Sebetulnya, toleransi kesenian Gandrung terhadap orang-orang dari luar
ini sudah diimbangi, dengan menuruti kemaun mereka menyanyikan gending-gending
Jawa. Misalnya Gending Kutut Manggung yang sangat populer di Jawa, tetapi bisa
diadopsi penari Gandrung dan groupnya. Namun permintaan itu, ternyata
“Ngelamak” kepada hal-hal yang esensi dari Kesenian Gandrung itu sendiri.
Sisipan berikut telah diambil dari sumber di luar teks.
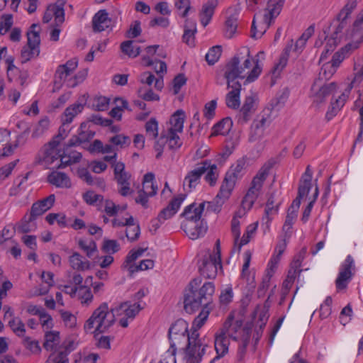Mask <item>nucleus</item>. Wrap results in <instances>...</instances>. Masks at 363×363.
Returning a JSON list of instances; mask_svg holds the SVG:
<instances>
[{"instance_id":"f3484780","label":"nucleus","mask_w":363,"mask_h":363,"mask_svg":"<svg viewBox=\"0 0 363 363\" xmlns=\"http://www.w3.org/2000/svg\"><path fill=\"white\" fill-rule=\"evenodd\" d=\"M241 86L242 85L240 83H231V85H227L228 89H232V90L229 91L225 96V102L228 108L238 109L240 107V93L241 91Z\"/></svg>"},{"instance_id":"7c9ffc66","label":"nucleus","mask_w":363,"mask_h":363,"mask_svg":"<svg viewBox=\"0 0 363 363\" xmlns=\"http://www.w3.org/2000/svg\"><path fill=\"white\" fill-rule=\"evenodd\" d=\"M216 6V4L210 1L203 5L202 10L200 13V17L201 23L204 27L209 23Z\"/></svg>"},{"instance_id":"864d4df0","label":"nucleus","mask_w":363,"mask_h":363,"mask_svg":"<svg viewBox=\"0 0 363 363\" xmlns=\"http://www.w3.org/2000/svg\"><path fill=\"white\" fill-rule=\"evenodd\" d=\"M83 199L86 203L94 206L97 202L101 203L104 200V196L96 194L93 191H87L83 194Z\"/></svg>"},{"instance_id":"bb28decb","label":"nucleus","mask_w":363,"mask_h":363,"mask_svg":"<svg viewBox=\"0 0 363 363\" xmlns=\"http://www.w3.org/2000/svg\"><path fill=\"white\" fill-rule=\"evenodd\" d=\"M352 50L357 49L359 44L363 42V23L357 24V19L354 22L353 28L351 33Z\"/></svg>"},{"instance_id":"13d9d810","label":"nucleus","mask_w":363,"mask_h":363,"mask_svg":"<svg viewBox=\"0 0 363 363\" xmlns=\"http://www.w3.org/2000/svg\"><path fill=\"white\" fill-rule=\"evenodd\" d=\"M141 31L140 22L135 21L126 31L125 36L128 38H135L140 35Z\"/></svg>"},{"instance_id":"6e6d98bb","label":"nucleus","mask_w":363,"mask_h":363,"mask_svg":"<svg viewBox=\"0 0 363 363\" xmlns=\"http://www.w3.org/2000/svg\"><path fill=\"white\" fill-rule=\"evenodd\" d=\"M79 247L86 253L89 258H91L94 253L97 251L96 244L94 241H91L88 245L85 241L80 240L78 242Z\"/></svg>"},{"instance_id":"f704fd0d","label":"nucleus","mask_w":363,"mask_h":363,"mask_svg":"<svg viewBox=\"0 0 363 363\" xmlns=\"http://www.w3.org/2000/svg\"><path fill=\"white\" fill-rule=\"evenodd\" d=\"M352 43H347L344 48H341L333 55L330 62V65L334 67L335 70L340 66V63L344 60L345 57V52H348L352 50Z\"/></svg>"},{"instance_id":"39448f33","label":"nucleus","mask_w":363,"mask_h":363,"mask_svg":"<svg viewBox=\"0 0 363 363\" xmlns=\"http://www.w3.org/2000/svg\"><path fill=\"white\" fill-rule=\"evenodd\" d=\"M220 242L218 239L213 252L208 250L199 262V271L206 279H214L218 274V267L222 268Z\"/></svg>"},{"instance_id":"c9c22d12","label":"nucleus","mask_w":363,"mask_h":363,"mask_svg":"<svg viewBox=\"0 0 363 363\" xmlns=\"http://www.w3.org/2000/svg\"><path fill=\"white\" fill-rule=\"evenodd\" d=\"M45 341L43 347L46 350H53L55 345L60 343V333L57 331L47 332L45 335Z\"/></svg>"},{"instance_id":"6e6552de","label":"nucleus","mask_w":363,"mask_h":363,"mask_svg":"<svg viewBox=\"0 0 363 363\" xmlns=\"http://www.w3.org/2000/svg\"><path fill=\"white\" fill-rule=\"evenodd\" d=\"M235 182L225 175L220 191L216 197V206L213 208L211 203H208L209 207L214 211H220V207L231 194L233 190Z\"/></svg>"},{"instance_id":"a19ab883","label":"nucleus","mask_w":363,"mask_h":363,"mask_svg":"<svg viewBox=\"0 0 363 363\" xmlns=\"http://www.w3.org/2000/svg\"><path fill=\"white\" fill-rule=\"evenodd\" d=\"M121 101V105L117 106L115 108H112L109 112V115L114 118H116L117 121H121L122 118L121 111L123 109H127L131 111V109L128 107V103L126 100L122 99L121 98H116L115 102Z\"/></svg>"},{"instance_id":"3c124183","label":"nucleus","mask_w":363,"mask_h":363,"mask_svg":"<svg viewBox=\"0 0 363 363\" xmlns=\"http://www.w3.org/2000/svg\"><path fill=\"white\" fill-rule=\"evenodd\" d=\"M27 44L29 46L40 49V32L38 30H28L27 32Z\"/></svg>"},{"instance_id":"2f4dec72","label":"nucleus","mask_w":363,"mask_h":363,"mask_svg":"<svg viewBox=\"0 0 363 363\" xmlns=\"http://www.w3.org/2000/svg\"><path fill=\"white\" fill-rule=\"evenodd\" d=\"M279 203H275L274 195L272 194L266 203V208L264 211V216L262 219L266 220V223L268 224L271 221L270 215L277 214L279 211Z\"/></svg>"},{"instance_id":"774afa93","label":"nucleus","mask_w":363,"mask_h":363,"mask_svg":"<svg viewBox=\"0 0 363 363\" xmlns=\"http://www.w3.org/2000/svg\"><path fill=\"white\" fill-rule=\"evenodd\" d=\"M125 235L127 238L130 242H134L139 238L140 235V228L139 224H137L135 226L127 228Z\"/></svg>"},{"instance_id":"393cba45","label":"nucleus","mask_w":363,"mask_h":363,"mask_svg":"<svg viewBox=\"0 0 363 363\" xmlns=\"http://www.w3.org/2000/svg\"><path fill=\"white\" fill-rule=\"evenodd\" d=\"M69 262L73 269L84 271L91 269V263L88 260H83V257L77 252L69 257Z\"/></svg>"},{"instance_id":"8fccbe9b","label":"nucleus","mask_w":363,"mask_h":363,"mask_svg":"<svg viewBox=\"0 0 363 363\" xmlns=\"http://www.w3.org/2000/svg\"><path fill=\"white\" fill-rule=\"evenodd\" d=\"M50 121L48 118H45L39 121L35 127L32 133L33 138H38L41 136L48 128Z\"/></svg>"},{"instance_id":"0eeeda50","label":"nucleus","mask_w":363,"mask_h":363,"mask_svg":"<svg viewBox=\"0 0 363 363\" xmlns=\"http://www.w3.org/2000/svg\"><path fill=\"white\" fill-rule=\"evenodd\" d=\"M269 114L264 115L255 119L250 126L248 141L252 143H259L262 139L267 124L269 123Z\"/></svg>"},{"instance_id":"9d476101","label":"nucleus","mask_w":363,"mask_h":363,"mask_svg":"<svg viewBox=\"0 0 363 363\" xmlns=\"http://www.w3.org/2000/svg\"><path fill=\"white\" fill-rule=\"evenodd\" d=\"M188 333V324L184 320H177L173 324L169 330V339L171 342L170 347L173 349L172 354H176V344L174 341L182 339L184 341L186 339V334Z\"/></svg>"},{"instance_id":"79ce46f5","label":"nucleus","mask_w":363,"mask_h":363,"mask_svg":"<svg viewBox=\"0 0 363 363\" xmlns=\"http://www.w3.org/2000/svg\"><path fill=\"white\" fill-rule=\"evenodd\" d=\"M9 325L13 332L19 337H23L26 333L25 325L18 318H13L9 321Z\"/></svg>"},{"instance_id":"4c0bfd02","label":"nucleus","mask_w":363,"mask_h":363,"mask_svg":"<svg viewBox=\"0 0 363 363\" xmlns=\"http://www.w3.org/2000/svg\"><path fill=\"white\" fill-rule=\"evenodd\" d=\"M40 54V49L35 47L24 45L21 52V58L22 63H26L33 58L37 57Z\"/></svg>"},{"instance_id":"680f3d73","label":"nucleus","mask_w":363,"mask_h":363,"mask_svg":"<svg viewBox=\"0 0 363 363\" xmlns=\"http://www.w3.org/2000/svg\"><path fill=\"white\" fill-rule=\"evenodd\" d=\"M186 77L184 74H177L173 79V89L174 94H177L181 88L186 84Z\"/></svg>"},{"instance_id":"5fc2aeb1","label":"nucleus","mask_w":363,"mask_h":363,"mask_svg":"<svg viewBox=\"0 0 363 363\" xmlns=\"http://www.w3.org/2000/svg\"><path fill=\"white\" fill-rule=\"evenodd\" d=\"M257 226V223L254 225H250L247 226L246 229V233L243 235L242 239L238 245V251L240 252L242 246L247 244L250 240L252 235L255 232Z\"/></svg>"},{"instance_id":"473e14b6","label":"nucleus","mask_w":363,"mask_h":363,"mask_svg":"<svg viewBox=\"0 0 363 363\" xmlns=\"http://www.w3.org/2000/svg\"><path fill=\"white\" fill-rule=\"evenodd\" d=\"M65 4L66 0H57L55 4L49 6V9L52 11L55 20L60 23L65 21L64 6Z\"/></svg>"},{"instance_id":"412c9836","label":"nucleus","mask_w":363,"mask_h":363,"mask_svg":"<svg viewBox=\"0 0 363 363\" xmlns=\"http://www.w3.org/2000/svg\"><path fill=\"white\" fill-rule=\"evenodd\" d=\"M247 167V159L245 157L238 160L235 164L231 165L225 174V176L236 182L237 179L241 178Z\"/></svg>"},{"instance_id":"1a4fd4ad","label":"nucleus","mask_w":363,"mask_h":363,"mask_svg":"<svg viewBox=\"0 0 363 363\" xmlns=\"http://www.w3.org/2000/svg\"><path fill=\"white\" fill-rule=\"evenodd\" d=\"M182 228L191 240H196L203 236L207 231V223L204 220L198 221H184Z\"/></svg>"},{"instance_id":"423d86ee","label":"nucleus","mask_w":363,"mask_h":363,"mask_svg":"<svg viewBox=\"0 0 363 363\" xmlns=\"http://www.w3.org/2000/svg\"><path fill=\"white\" fill-rule=\"evenodd\" d=\"M355 271L354 259L348 255L344 263L341 265L338 276L335 280V286L337 290H343L347 287Z\"/></svg>"},{"instance_id":"052dcab7","label":"nucleus","mask_w":363,"mask_h":363,"mask_svg":"<svg viewBox=\"0 0 363 363\" xmlns=\"http://www.w3.org/2000/svg\"><path fill=\"white\" fill-rule=\"evenodd\" d=\"M110 99L105 96H99L94 100L93 107L98 111H103L108 108Z\"/></svg>"},{"instance_id":"72a5a7b5","label":"nucleus","mask_w":363,"mask_h":363,"mask_svg":"<svg viewBox=\"0 0 363 363\" xmlns=\"http://www.w3.org/2000/svg\"><path fill=\"white\" fill-rule=\"evenodd\" d=\"M336 88L337 84L335 82L316 87L315 89H318L315 94L316 101L319 103L323 102L326 96L335 91Z\"/></svg>"},{"instance_id":"6ab92c4d","label":"nucleus","mask_w":363,"mask_h":363,"mask_svg":"<svg viewBox=\"0 0 363 363\" xmlns=\"http://www.w3.org/2000/svg\"><path fill=\"white\" fill-rule=\"evenodd\" d=\"M261 189V187H258L257 185L251 182L250 187L249 188L247 194H245L242 201V207L243 208V213H246L252 207L257 198L258 197Z\"/></svg>"},{"instance_id":"4468645a","label":"nucleus","mask_w":363,"mask_h":363,"mask_svg":"<svg viewBox=\"0 0 363 363\" xmlns=\"http://www.w3.org/2000/svg\"><path fill=\"white\" fill-rule=\"evenodd\" d=\"M55 201V195L50 194L48 197L35 202L31 206L30 213L32 214L33 217L36 218L42 216L53 206Z\"/></svg>"},{"instance_id":"4d7b16f0","label":"nucleus","mask_w":363,"mask_h":363,"mask_svg":"<svg viewBox=\"0 0 363 363\" xmlns=\"http://www.w3.org/2000/svg\"><path fill=\"white\" fill-rule=\"evenodd\" d=\"M145 89L143 87H140L138 90L139 97H140L144 101H152L160 100L159 95L155 94L151 89H149L143 93Z\"/></svg>"},{"instance_id":"a878e982","label":"nucleus","mask_w":363,"mask_h":363,"mask_svg":"<svg viewBox=\"0 0 363 363\" xmlns=\"http://www.w3.org/2000/svg\"><path fill=\"white\" fill-rule=\"evenodd\" d=\"M215 350L217 355L216 359H220L228 352L229 340L226 335L217 334L215 337Z\"/></svg>"},{"instance_id":"cd10ccee","label":"nucleus","mask_w":363,"mask_h":363,"mask_svg":"<svg viewBox=\"0 0 363 363\" xmlns=\"http://www.w3.org/2000/svg\"><path fill=\"white\" fill-rule=\"evenodd\" d=\"M232 126V120L228 117L225 118L218 123H217L216 125H214V126L213 127V132L211 133V136H215L218 135H225L230 132Z\"/></svg>"},{"instance_id":"20e7f679","label":"nucleus","mask_w":363,"mask_h":363,"mask_svg":"<svg viewBox=\"0 0 363 363\" xmlns=\"http://www.w3.org/2000/svg\"><path fill=\"white\" fill-rule=\"evenodd\" d=\"M281 6V0H269L264 11L255 14L251 27V38L257 39L265 33L272 21L279 14Z\"/></svg>"},{"instance_id":"5701e85b","label":"nucleus","mask_w":363,"mask_h":363,"mask_svg":"<svg viewBox=\"0 0 363 363\" xmlns=\"http://www.w3.org/2000/svg\"><path fill=\"white\" fill-rule=\"evenodd\" d=\"M36 217H33L32 214H26L21 220L16 224L13 228L19 233H28L36 229L37 225L35 222Z\"/></svg>"},{"instance_id":"c85d7f7f","label":"nucleus","mask_w":363,"mask_h":363,"mask_svg":"<svg viewBox=\"0 0 363 363\" xmlns=\"http://www.w3.org/2000/svg\"><path fill=\"white\" fill-rule=\"evenodd\" d=\"M84 105L79 103H75L67 107L64 112L62 117L63 125L70 123L75 116L81 113L83 110Z\"/></svg>"},{"instance_id":"0e129e2a","label":"nucleus","mask_w":363,"mask_h":363,"mask_svg":"<svg viewBox=\"0 0 363 363\" xmlns=\"http://www.w3.org/2000/svg\"><path fill=\"white\" fill-rule=\"evenodd\" d=\"M120 249L119 245L118 242L115 240H105L104 241V245L102 247V250L105 252L115 253L118 252Z\"/></svg>"},{"instance_id":"e2e57ef3","label":"nucleus","mask_w":363,"mask_h":363,"mask_svg":"<svg viewBox=\"0 0 363 363\" xmlns=\"http://www.w3.org/2000/svg\"><path fill=\"white\" fill-rule=\"evenodd\" d=\"M104 211L109 216H114L119 211L120 206L116 205L111 200L106 199L104 201Z\"/></svg>"},{"instance_id":"69168bd1","label":"nucleus","mask_w":363,"mask_h":363,"mask_svg":"<svg viewBox=\"0 0 363 363\" xmlns=\"http://www.w3.org/2000/svg\"><path fill=\"white\" fill-rule=\"evenodd\" d=\"M18 161V160H16L0 168V181L5 179L11 174Z\"/></svg>"},{"instance_id":"7ed1b4c3","label":"nucleus","mask_w":363,"mask_h":363,"mask_svg":"<svg viewBox=\"0 0 363 363\" xmlns=\"http://www.w3.org/2000/svg\"><path fill=\"white\" fill-rule=\"evenodd\" d=\"M127 303V302H123L118 306L109 309L107 303H102L86 321L84 326V330L89 332L95 327L92 333L96 335L106 332L116 322V314L124 308Z\"/></svg>"},{"instance_id":"ddd939ff","label":"nucleus","mask_w":363,"mask_h":363,"mask_svg":"<svg viewBox=\"0 0 363 363\" xmlns=\"http://www.w3.org/2000/svg\"><path fill=\"white\" fill-rule=\"evenodd\" d=\"M185 195L179 194L172 199L168 206L163 208L157 216V221L162 223L164 220L172 218L179 208L182 203L184 200Z\"/></svg>"},{"instance_id":"338daca9","label":"nucleus","mask_w":363,"mask_h":363,"mask_svg":"<svg viewBox=\"0 0 363 363\" xmlns=\"http://www.w3.org/2000/svg\"><path fill=\"white\" fill-rule=\"evenodd\" d=\"M45 363H69V359L62 353L55 352L50 354Z\"/></svg>"},{"instance_id":"4be33fe9","label":"nucleus","mask_w":363,"mask_h":363,"mask_svg":"<svg viewBox=\"0 0 363 363\" xmlns=\"http://www.w3.org/2000/svg\"><path fill=\"white\" fill-rule=\"evenodd\" d=\"M276 160L271 158L259 169L257 174L253 177L252 182L257 185L258 187H262L264 182L269 175V171L276 164Z\"/></svg>"},{"instance_id":"f257e3e1","label":"nucleus","mask_w":363,"mask_h":363,"mask_svg":"<svg viewBox=\"0 0 363 363\" xmlns=\"http://www.w3.org/2000/svg\"><path fill=\"white\" fill-rule=\"evenodd\" d=\"M263 55L264 52H258L256 59L252 60L250 50H247L246 58L235 55L228 60L225 65L223 74L227 85L230 86L231 83H240L239 79H246L245 82L247 83L255 81L262 71L258 57Z\"/></svg>"},{"instance_id":"dca6fc26","label":"nucleus","mask_w":363,"mask_h":363,"mask_svg":"<svg viewBox=\"0 0 363 363\" xmlns=\"http://www.w3.org/2000/svg\"><path fill=\"white\" fill-rule=\"evenodd\" d=\"M208 167L207 160L199 164L196 169L190 171L186 176L184 184L187 182L189 189L195 187L199 183L201 175L206 173Z\"/></svg>"},{"instance_id":"58836bf2","label":"nucleus","mask_w":363,"mask_h":363,"mask_svg":"<svg viewBox=\"0 0 363 363\" xmlns=\"http://www.w3.org/2000/svg\"><path fill=\"white\" fill-rule=\"evenodd\" d=\"M164 135L166 143L168 144L169 150H176L182 146V142L174 131H167V134Z\"/></svg>"},{"instance_id":"b1692460","label":"nucleus","mask_w":363,"mask_h":363,"mask_svg":"<svg viewBox=\"0 0 363 363\" xmlns=\"http://www.w3.org/2000/svg\"><path fill=\"white\" fill-rule=\"evenodd\" d=\"M48 181L57 187L69 188L71 186L70 180L67 174L64 172H51L48 177Z\"/></svg>"},{"instance_id":"de8ad7c7","label":"nucleus","mask_w":363,"mask_h":363,"mask_svg":"<svg viewBox=\"0 0 363 363\" xmlns=\"http://www.w3.org/2000/svg\"><path fill=\"white\" fill-rule=\"evenodd\" d=\"M212 308H202L201 311L198 315V316L194 319L192 324V328L196 329H200L204 324L205 321L207 320L208 316L210 313V311Z\"/></svg>"},{"instance_id":"49530a36","label":"nucleus","mask_w":363,"mask_h":363,"mask_svg":"<svg viewBox=\"0 0 363 363\" xmlns=\"http://www.w3.org/2000/svg\"><path fill=\"white\" fill-rule=\"evenodd\" d=\"M12 14H4L0 19V35H5L13 25Z\"/></svg>"},{"instance_id":"f03ea898","label":"nucleus","mask_w":363,"mask_h":363,"mask_svg":"<svg viewBox=\"0 0 363 363\" xmlns=\"http://www.w3.org/2000/svg\"><path fill=\"white\" fill-rule=\"evenodd\" d=\"M201 284L200 277L192 279L184 290V309L189 314L194 313L201 307L211 308L212 296L215 291L213 282H206L199 289Z\"/></svg>"},{"instance_id":"c756f323","label":"nucleus","mask_w":363,"mask_h":363,"mask_svg":"<svg viewBox=\"0 0 363 363\" xmlns=\"http://www.w3.org/2000/svg\"><path fill=\"white\" fill-rule=\"evenodd\" d=\"M184 122V112L182 110H177L172 116L170 123L172 126L168 131H174V133L182 132Z\"/></svg>"},{"instance_id":"ea45409f","label":"nucleus","mask_w":363,"mask_h":363,"mask_svg":"<svg viewBox=\"0 0 363 363\" xmlns=\"http://www.w3.org/2000/svg\"><path fill=\"white\" fill-rule=\"evenodd\" d=\"M59 156L61 160V164L58 166V168H63L65 166L70 165L72 162H77L82 158L81 153L77 152L72 159L70 156H67L65 150H60Z\"/></svg>"},{"instance_id":"aec40b11","label":"nucleus","mask_w":363,"mask_h":363,"mask_svg":"<svg viewBox=\"0 0 363 363\" xmlns=\"http://www.w3.org/2000/svg\"><path fill=\"white\" fill-rule=\"evenodd\" d=\"M255 100V96L252 95L245 98L244 104L240 110L238 115V123L244 124L250 120L251 113H252Z\"/></svg>"},{"instance_id":"2eb2a0df","label":"nucleus","mask_w":363,"mask_h":363,"mask_svg":"<svg viewBox=\"0 0 363 363\" xmlns=\"http://www.w3.org/2000/svg\"><path fill=\"white\" fill-rule=\"evenodd\" d=\"M111 26V19L105 9L99 10L92 18L94 32H101Z\"/></svg>"},{"instance_id":"bf43d9fd","label":"nucleus","mask_w":363,"mask_h":363,"mask_svg":"<svg viewBox=\"0 0 363 363\" xmlns=\"http://www.w3.org/2000/svg\"><path fill=\"white\" fill-rule=\"evenodd\" d=\"M128 303L124 306V308L127 306L125 309V314L127 318H134L135 315L143 308L140 303L128 304L129 303Z\"/></svg>"},{"instance_id":"09e8293b","label":"nucleus","mask_w":363,"mask_h":363,"mask_svg":"<svg viewBox=\"0 0 363 363\" xmlns=\"http://www.w3.org/2000/svg\"><path fill=\"white\" fill-rule=\"evenodd\" d=\"M357 5V0H347V4L342 9L338 14V18L347 19L352 12L355 9Z\"/></svg>"},{"instance_id":"f8f14e48","label":"nucleus","mask_w":363,"mask_h":363,"mask_svg":"<svg viewBox=\"0 0 363 363\" xmlns=\"http://www.w3.org/2000/svg\"><path fill=\"white\" fill-rule=\"evenodd\" d=\"M78 60L76 58L68 60L65 65L58 66L55 74V84L60 86L66 78L77 69Z\"/></svg>"},{"instance_id":"a18cd8bd","label":"nucleus","mask_w":363,"mask_h":363,"mask_svg":"<svg viewBox=\"0 0 363 363\" xmlns=\"http://www.w3.org/2000/svg\"><path fill=\"white\" fill-rule=\"evenodd\" d=\"M238 27V19L235 16H231L225 21V34L228 38H231L236 32Z\"/></svg>"},{"instance_id":"e433bc0d","label":"nucleus","mask_w":363,"mask_h":363,"mask_svg":"<svg viewBox=\"0 0 363 363\" xmlns=\"http://www.w3.org/2000/svg\"><path fill=\"white\" fill-rule=\"evenodd\" d=\"M121 51L130 57H135L140 55V48L133 45V40H126L121 44Z\"/></svg>"},{"instance_id":"a211bd4d","label":"nucleus","mask_w":363,"mask_h":363,"mask_svg":"<svg viewBox=\"0 0 363 363\" xmlns=\"http://www.w3.org/2000/svg\"><path fill=\"white\" fill-rule=\"evenodd\" d=\"M205 202L200 203L199 206H196L195 203H192L185 208L181 216L185 218L184 221H198L204 220L201 218Z\"/></svg>"},{"instance_id":"603ef678","label":"nucleus","mask_w":363,"mask_h":363,"mask_svg":"<svg viewBox=\"0 0 363 363\" xmlns=\"http://www.w3.org/2000/svg\"><path fill=\"white\" fill-rule=\"evenodd\" d=\"M145 130L147 134L155 139L158 135V123L155 118H152L145 124Z\"/></svg>"},{"instance_id":"9b49d317","label":"nucleus","mask_w":363,"mask_h":363,"mask_svg":"<svg viewBox=\"0 0 363 363\" xmlns=\"http://www.w3.org/2000/svg\"><path fill=\"white\" fill-rule=\"evenodd\" d=\"M206 347L204 343H187L184 348L185 359L190 363H200Z\"/></svg>"},{"instance_id":"37998d69","label":"nucleus","mask_w":363,"mask_h":363,"mask_svg":"<svg viewBox=\"0 0 363 363\" xmlns=\"http://www.w3.org/2000/svg\"><path fill=\"white\" fill-rule=\"evenodd\" d=\"M207 165L208 166L206 169V174L205 179L209 183L211 186H214L216 183L218 174L217 172L218 168L216 164H211V162L207 160Z\"/></svg>"},{"instance_id":"c03bdc74","label":"nucleus","mask_w":363,"mask_h":363,"mask_svg":"<svg viewBox=\"0 0 363 363\" xmlns=\"http://www.w3.org/2000/svg\"><path fill=\"white\" fill-rule=\"evenodd\" d=\"M222 53V48L220 45L212 47L206 55V60L208 65H214L220 58Z\"/></svg>"}]
</instances>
Penari Gandrung legendaris asal Kemiren, Mbok Temu, pernah cerita kepada
penulis. Saat masih aktif, sering menolak permintaan yang dianggap sudah
kelewat batas. Meski saat itu yang mementa seorang Komandan Rayon Militer
(Danramil), maka akan ditolaknya. Padahal resikonya sangat berat, mengingat
saat itu rezim militer sangat berkuasa di negeri ini.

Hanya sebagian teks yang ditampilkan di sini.